_WRITTEN PROBLEM_: Give again the lines from the line with "What is the estimated" to the last line of the records, exactly and in full. Do not carry over any pictures.
— start of INFORMATION GIVEN —
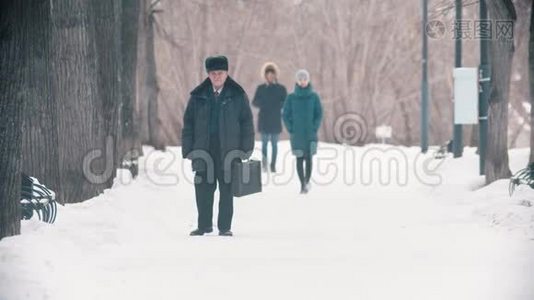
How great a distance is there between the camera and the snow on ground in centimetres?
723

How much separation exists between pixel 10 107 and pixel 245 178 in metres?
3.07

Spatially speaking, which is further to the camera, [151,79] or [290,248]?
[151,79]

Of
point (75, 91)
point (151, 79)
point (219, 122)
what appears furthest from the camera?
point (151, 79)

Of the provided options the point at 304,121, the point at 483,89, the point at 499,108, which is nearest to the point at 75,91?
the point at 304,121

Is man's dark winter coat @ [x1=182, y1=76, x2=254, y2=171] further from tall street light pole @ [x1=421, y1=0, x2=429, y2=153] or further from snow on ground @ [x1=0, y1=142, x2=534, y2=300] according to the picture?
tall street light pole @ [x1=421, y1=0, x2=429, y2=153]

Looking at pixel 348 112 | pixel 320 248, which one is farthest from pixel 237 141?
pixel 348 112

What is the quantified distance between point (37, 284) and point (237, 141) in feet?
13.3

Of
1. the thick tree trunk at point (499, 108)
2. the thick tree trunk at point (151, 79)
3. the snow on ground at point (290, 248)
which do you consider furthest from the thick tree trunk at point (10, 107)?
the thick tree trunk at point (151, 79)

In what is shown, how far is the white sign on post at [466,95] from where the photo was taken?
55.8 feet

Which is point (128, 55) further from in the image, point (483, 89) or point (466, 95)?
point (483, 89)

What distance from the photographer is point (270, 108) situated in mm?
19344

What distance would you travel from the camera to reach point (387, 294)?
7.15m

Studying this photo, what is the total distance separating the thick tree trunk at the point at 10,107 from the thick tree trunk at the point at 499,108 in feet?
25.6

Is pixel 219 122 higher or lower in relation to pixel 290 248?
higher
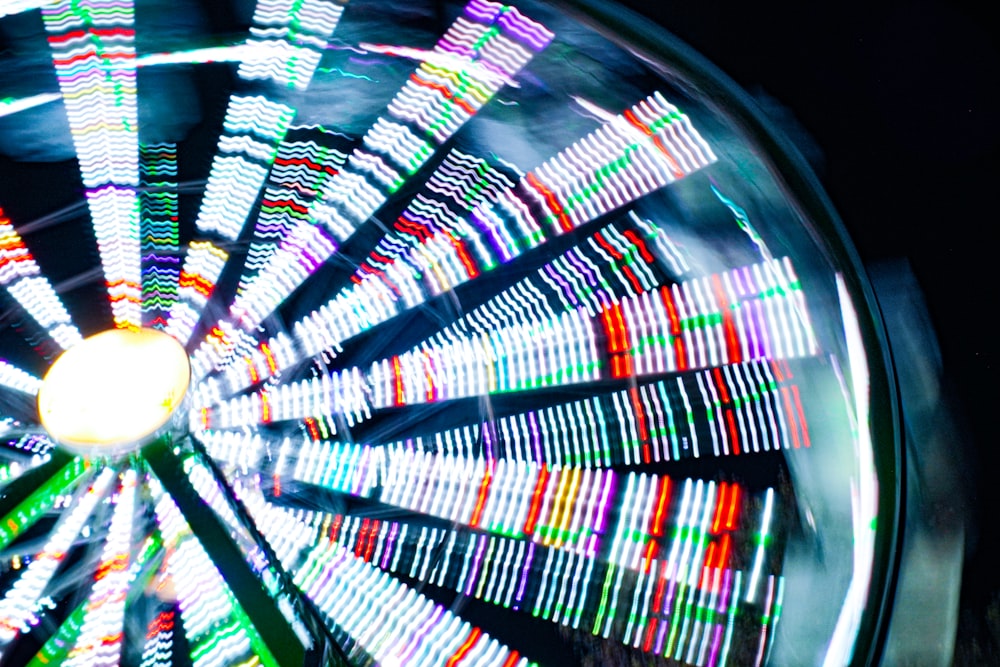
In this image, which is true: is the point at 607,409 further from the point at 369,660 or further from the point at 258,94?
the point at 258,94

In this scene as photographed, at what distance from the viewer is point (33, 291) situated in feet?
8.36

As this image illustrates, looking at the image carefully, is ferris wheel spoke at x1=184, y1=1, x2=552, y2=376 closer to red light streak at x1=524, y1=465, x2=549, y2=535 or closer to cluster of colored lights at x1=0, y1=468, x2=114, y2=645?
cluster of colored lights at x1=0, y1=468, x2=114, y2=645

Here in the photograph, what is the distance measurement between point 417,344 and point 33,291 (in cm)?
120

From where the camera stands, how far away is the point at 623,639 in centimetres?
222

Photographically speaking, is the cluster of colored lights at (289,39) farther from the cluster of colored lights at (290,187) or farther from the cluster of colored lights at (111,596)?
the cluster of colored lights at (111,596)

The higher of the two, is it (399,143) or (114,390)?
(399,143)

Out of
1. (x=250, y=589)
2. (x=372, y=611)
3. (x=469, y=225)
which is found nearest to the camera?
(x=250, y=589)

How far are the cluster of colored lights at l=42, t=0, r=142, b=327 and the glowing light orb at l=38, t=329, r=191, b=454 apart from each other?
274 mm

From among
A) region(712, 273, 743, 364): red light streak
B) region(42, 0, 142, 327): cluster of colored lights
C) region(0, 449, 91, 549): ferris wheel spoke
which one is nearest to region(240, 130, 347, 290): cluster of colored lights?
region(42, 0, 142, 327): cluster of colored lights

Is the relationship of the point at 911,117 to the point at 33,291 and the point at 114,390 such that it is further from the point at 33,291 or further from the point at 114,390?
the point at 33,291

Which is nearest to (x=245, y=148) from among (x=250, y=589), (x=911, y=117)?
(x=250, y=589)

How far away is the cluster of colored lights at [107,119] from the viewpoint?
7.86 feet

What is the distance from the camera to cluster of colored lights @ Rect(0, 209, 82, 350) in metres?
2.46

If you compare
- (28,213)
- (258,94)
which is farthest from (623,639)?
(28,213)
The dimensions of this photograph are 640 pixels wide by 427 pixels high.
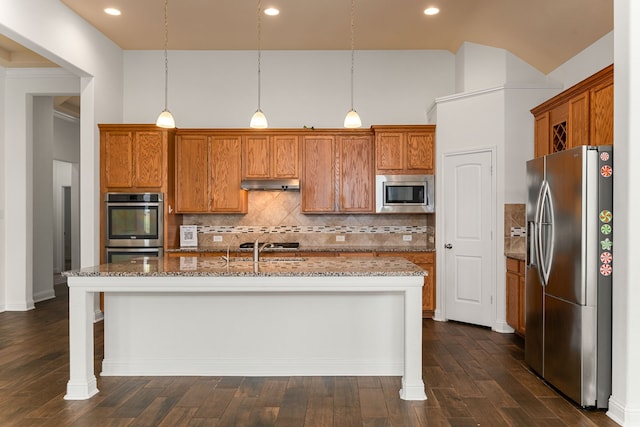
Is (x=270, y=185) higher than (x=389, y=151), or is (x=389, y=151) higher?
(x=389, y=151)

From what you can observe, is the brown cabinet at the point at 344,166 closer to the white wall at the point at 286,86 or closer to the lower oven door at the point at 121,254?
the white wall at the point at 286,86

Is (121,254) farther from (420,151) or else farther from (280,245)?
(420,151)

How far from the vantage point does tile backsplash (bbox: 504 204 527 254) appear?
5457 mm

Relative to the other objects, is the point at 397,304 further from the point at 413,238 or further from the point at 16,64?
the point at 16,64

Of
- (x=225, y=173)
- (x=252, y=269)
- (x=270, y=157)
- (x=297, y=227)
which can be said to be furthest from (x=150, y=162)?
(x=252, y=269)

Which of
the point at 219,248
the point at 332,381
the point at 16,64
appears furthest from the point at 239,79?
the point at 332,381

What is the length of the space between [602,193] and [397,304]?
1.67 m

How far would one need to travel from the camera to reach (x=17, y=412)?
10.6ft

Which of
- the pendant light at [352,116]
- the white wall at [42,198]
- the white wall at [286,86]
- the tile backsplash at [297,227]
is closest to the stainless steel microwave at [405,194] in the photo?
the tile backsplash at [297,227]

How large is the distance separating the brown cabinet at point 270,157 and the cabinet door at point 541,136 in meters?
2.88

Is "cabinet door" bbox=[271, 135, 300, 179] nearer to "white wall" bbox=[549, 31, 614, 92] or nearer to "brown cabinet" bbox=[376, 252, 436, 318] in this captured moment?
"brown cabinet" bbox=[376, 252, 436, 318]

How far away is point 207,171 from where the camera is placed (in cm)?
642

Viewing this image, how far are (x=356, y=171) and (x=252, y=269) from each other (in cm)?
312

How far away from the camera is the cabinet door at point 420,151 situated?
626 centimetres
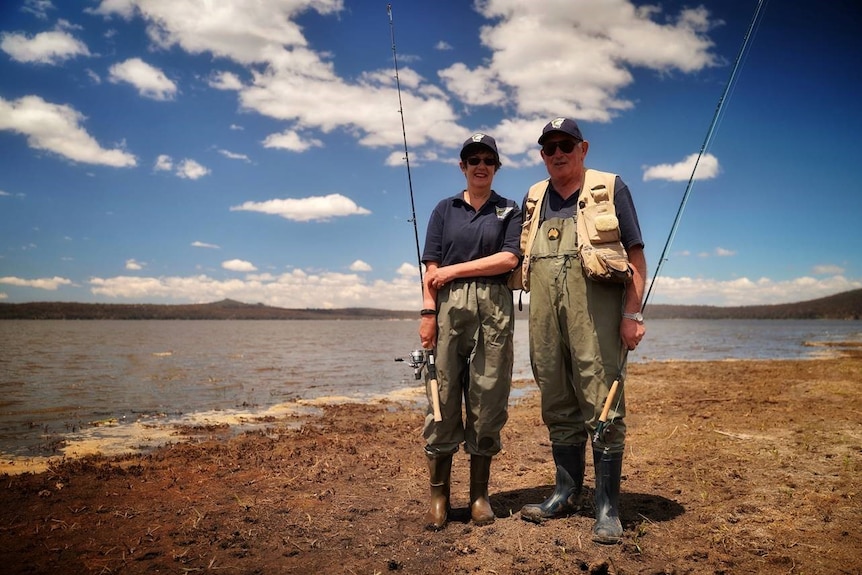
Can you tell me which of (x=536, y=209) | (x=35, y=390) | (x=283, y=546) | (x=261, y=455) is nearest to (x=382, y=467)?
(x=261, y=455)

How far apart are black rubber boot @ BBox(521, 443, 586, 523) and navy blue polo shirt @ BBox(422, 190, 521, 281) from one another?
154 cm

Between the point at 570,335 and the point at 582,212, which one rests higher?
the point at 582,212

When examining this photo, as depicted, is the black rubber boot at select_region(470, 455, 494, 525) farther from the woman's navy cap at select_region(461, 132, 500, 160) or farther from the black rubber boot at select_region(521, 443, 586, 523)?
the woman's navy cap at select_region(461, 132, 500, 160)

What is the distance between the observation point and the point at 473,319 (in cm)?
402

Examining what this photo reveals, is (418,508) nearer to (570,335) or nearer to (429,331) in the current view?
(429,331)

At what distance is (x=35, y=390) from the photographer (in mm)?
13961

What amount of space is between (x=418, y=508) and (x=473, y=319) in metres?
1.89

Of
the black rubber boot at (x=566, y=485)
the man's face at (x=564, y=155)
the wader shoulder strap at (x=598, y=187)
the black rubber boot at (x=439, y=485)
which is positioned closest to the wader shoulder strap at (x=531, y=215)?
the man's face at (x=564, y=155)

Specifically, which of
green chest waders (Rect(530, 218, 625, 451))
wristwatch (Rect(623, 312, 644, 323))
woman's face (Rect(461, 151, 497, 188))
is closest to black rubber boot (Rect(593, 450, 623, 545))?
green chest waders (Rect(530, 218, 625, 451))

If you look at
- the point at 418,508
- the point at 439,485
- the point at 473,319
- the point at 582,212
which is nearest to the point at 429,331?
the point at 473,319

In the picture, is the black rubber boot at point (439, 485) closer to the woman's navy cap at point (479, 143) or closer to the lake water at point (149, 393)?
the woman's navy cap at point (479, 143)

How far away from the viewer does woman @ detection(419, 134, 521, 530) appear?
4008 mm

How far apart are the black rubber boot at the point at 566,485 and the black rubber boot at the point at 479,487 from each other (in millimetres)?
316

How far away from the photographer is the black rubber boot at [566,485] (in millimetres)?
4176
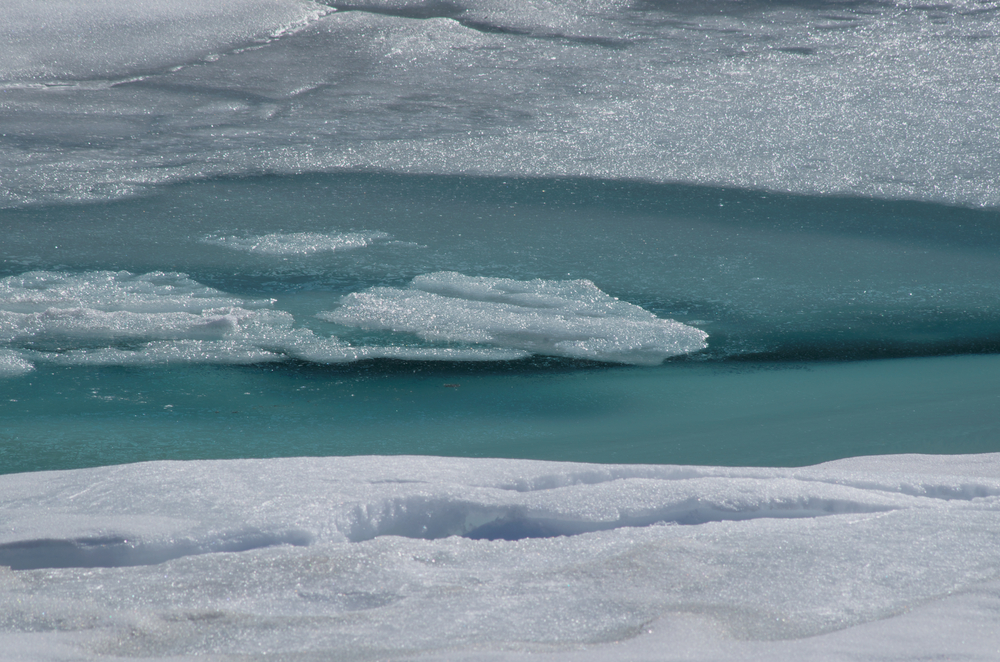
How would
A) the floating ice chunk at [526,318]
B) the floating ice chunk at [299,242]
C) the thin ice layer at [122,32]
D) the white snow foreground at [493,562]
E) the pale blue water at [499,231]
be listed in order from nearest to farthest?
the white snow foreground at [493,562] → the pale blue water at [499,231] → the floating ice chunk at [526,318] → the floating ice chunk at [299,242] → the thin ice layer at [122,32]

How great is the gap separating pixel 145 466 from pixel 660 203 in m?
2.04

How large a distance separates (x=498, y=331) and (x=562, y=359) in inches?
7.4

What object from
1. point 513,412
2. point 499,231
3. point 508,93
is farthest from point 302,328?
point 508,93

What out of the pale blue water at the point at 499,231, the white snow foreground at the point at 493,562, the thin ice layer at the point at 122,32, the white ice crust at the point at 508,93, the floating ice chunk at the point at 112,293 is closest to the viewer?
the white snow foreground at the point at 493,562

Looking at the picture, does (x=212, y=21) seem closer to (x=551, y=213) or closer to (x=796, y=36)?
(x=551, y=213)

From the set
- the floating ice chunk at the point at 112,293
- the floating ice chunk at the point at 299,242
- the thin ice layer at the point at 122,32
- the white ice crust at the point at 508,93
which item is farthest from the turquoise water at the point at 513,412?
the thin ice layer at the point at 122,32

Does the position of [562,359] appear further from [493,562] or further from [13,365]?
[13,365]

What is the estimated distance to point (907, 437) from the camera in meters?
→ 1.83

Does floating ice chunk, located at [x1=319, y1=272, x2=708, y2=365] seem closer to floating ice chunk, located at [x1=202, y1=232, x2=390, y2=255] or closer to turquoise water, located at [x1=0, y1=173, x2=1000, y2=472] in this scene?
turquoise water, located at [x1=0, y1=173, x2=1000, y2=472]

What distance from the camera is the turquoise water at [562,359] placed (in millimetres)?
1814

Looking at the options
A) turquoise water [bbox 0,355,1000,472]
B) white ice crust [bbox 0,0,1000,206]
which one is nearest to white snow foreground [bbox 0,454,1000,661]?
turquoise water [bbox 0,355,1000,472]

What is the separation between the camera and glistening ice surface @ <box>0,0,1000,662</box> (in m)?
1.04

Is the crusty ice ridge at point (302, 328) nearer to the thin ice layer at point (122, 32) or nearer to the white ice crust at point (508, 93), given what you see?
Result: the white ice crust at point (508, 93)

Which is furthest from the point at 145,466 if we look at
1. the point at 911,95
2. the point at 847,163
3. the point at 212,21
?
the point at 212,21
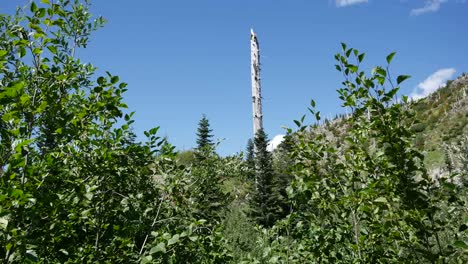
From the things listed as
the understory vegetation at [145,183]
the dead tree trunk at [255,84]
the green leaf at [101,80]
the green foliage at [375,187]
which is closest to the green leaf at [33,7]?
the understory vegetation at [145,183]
— end of INFORMATION GIVEN —
_SOLUTION FOR THIS EXERCISE_:
What is the estimated distance to point (907, 437) from the camera in meters?
→ 1.83

Does floating ice chunk, located at [x1=319, y1=272, x2=708, y2=365] seem closer to floating ice chunk, located at [x1=202, y1=232, x2=390, y2=255] or closer to turquoise water, located at [x1=0, y1=173, x2=1000, y2=472] in this scene?
turquoise water, located at [x1=0, y1=173, x2=1000, y2=472]

What distance from the camera is the turquoise water at [562,359] placed (in millimetres)?
1814

Looking at the options
A) turquoise water [bbox 0,355,1000,472]
B) white ice crust [bbox 0,0,1000,206]
which one is nearest to white snow foreground [bbox 0,454,1000,661]?
turquoise water [bbox 0,355,1000,472]

What is the separation between the camera and glistening ice surface @ <box>0,0,1000,662</box> (in m)?
1.04

Is the crusty ice ridge at point (302, 328) nearer to the thin ice layer at point (122, 32) or nearer to the white ice crust at point (508, 93), given what you see?
Result: the white ice crust at point (508, 93)

Which is furthest from the point at 145,466 if we look at
1. the point at 911,95
2. the point at 847,163
3. the point at 212,21
?
the point at 212,21
From the things listed as
the understory vegetation at [145,183]
the dead tree trunk at [255,84]
the green leaf at [101,80]
the green foliage at [375,187]
which is closest to the green leaf at [33,7]?
the understory vegetation at [145,183]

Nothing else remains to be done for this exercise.